Please report every line in the listing below that contains the string "pixel". Case counts.
◆ ◆ ◆ ◆
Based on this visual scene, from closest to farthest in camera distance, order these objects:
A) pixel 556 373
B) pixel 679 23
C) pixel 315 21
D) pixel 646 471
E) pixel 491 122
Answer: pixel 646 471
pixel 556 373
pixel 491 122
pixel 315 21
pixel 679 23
◆ ◆ ◆ ◆
Complete response =
A) pixel 556 373
B) pixel 679 23
C) pixel 315 21
D) pixel 646 471
E) pixel 491 122
Answer: pixel 646 471
pixel 556 373
pixel 491 122
pixel 315 21
pixel 679 23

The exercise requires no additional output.